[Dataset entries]
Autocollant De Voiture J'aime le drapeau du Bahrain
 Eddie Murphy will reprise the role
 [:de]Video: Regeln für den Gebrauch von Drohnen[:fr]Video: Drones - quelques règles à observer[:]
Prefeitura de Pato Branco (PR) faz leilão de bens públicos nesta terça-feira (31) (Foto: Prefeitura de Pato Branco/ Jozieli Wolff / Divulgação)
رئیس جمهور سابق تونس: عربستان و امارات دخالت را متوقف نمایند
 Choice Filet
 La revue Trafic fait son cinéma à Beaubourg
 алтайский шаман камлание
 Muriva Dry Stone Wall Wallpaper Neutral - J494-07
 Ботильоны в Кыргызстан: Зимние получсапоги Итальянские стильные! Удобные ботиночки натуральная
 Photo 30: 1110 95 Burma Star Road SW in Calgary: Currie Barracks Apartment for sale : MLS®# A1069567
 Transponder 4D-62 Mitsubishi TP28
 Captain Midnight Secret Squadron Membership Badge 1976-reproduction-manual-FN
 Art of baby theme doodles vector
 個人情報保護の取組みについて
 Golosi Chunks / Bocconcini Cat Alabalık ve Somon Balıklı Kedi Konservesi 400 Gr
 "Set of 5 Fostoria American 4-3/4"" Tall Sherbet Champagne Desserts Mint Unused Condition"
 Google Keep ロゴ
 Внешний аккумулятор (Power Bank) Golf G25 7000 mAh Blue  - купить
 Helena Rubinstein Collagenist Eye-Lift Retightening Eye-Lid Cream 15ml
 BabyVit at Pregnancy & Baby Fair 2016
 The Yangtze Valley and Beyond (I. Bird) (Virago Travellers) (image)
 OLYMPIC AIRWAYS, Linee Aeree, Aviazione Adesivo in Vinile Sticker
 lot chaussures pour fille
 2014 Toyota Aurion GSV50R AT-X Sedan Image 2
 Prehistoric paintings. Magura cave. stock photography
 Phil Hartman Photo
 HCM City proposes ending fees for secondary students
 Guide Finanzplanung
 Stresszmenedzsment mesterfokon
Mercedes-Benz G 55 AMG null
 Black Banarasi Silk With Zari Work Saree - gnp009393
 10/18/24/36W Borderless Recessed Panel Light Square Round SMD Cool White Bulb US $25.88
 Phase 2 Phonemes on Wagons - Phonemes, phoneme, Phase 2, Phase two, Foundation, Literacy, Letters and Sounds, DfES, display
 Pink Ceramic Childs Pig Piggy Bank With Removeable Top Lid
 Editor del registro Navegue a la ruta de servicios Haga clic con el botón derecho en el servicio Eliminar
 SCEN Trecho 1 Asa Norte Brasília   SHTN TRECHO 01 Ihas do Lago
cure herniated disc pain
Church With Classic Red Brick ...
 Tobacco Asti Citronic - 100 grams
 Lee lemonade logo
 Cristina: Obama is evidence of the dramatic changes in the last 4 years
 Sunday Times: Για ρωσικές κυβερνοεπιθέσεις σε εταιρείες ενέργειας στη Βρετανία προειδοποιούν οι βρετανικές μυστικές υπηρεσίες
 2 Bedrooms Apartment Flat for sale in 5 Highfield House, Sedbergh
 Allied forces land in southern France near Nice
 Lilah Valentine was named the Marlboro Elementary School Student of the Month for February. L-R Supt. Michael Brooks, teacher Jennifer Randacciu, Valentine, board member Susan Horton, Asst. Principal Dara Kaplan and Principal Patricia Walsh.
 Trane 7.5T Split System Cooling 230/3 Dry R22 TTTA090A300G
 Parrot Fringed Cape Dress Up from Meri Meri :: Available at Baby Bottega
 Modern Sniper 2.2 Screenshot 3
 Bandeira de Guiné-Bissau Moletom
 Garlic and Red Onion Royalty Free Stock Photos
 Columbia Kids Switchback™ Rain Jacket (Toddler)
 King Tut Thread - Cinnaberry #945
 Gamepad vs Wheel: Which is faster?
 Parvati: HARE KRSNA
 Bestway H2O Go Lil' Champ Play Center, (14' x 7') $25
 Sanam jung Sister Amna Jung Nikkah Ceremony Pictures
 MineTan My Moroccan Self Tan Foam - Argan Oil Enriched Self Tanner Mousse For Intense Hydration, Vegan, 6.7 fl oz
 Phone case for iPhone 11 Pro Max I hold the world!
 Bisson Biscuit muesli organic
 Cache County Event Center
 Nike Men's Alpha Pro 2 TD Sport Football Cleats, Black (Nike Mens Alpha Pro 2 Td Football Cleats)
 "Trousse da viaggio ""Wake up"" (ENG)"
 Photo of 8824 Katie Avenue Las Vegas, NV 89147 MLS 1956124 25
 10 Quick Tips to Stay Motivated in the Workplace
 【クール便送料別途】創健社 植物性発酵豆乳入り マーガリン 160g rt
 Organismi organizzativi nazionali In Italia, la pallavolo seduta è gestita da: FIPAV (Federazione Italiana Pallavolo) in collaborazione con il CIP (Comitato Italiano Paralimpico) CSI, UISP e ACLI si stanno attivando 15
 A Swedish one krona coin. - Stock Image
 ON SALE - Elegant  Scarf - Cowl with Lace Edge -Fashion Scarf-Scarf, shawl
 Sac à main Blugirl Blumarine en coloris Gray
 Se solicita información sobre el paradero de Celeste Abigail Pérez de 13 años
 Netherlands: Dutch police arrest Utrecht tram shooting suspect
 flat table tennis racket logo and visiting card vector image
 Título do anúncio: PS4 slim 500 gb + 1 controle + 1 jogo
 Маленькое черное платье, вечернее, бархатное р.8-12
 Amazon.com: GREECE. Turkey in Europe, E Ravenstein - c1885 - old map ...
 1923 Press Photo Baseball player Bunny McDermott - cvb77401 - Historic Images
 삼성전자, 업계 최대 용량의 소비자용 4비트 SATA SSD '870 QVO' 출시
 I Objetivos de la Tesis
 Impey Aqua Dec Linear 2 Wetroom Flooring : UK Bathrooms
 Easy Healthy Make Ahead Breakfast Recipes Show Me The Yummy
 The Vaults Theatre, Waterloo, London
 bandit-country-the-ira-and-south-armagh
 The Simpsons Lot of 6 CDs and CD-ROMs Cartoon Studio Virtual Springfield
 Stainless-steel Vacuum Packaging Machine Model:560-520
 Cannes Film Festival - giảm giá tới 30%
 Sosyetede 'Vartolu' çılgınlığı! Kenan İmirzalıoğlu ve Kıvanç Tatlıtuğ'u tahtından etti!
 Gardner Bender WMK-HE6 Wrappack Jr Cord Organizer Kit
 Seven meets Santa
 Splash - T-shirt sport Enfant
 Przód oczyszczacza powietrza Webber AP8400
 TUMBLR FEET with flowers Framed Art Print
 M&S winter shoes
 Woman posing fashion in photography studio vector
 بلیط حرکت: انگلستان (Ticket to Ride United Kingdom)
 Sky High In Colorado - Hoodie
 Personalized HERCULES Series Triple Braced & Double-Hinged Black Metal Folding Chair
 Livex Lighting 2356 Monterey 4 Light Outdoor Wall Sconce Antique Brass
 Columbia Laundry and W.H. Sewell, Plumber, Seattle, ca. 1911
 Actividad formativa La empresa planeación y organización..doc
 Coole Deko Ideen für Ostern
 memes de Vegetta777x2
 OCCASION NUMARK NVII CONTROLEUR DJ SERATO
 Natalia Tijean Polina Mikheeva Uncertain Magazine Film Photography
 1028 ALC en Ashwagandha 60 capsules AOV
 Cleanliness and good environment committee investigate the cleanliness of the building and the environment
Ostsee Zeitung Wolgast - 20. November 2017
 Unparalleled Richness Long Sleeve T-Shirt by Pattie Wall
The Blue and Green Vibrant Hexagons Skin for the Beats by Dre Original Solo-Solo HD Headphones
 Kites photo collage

● What is needed
Search the entries above for the string "Wall". Copy each line in which it appears.

● Reply to the task
 Muriva Dry Stone Wall Wallpaper Neutral - J494-07
 Livex Lighting 2356 Monterey 4 Light Outdoor Wall Sconce Antique Brass
 Unparalleled Richness Long Sleeve T-Shirt by Pattie Wall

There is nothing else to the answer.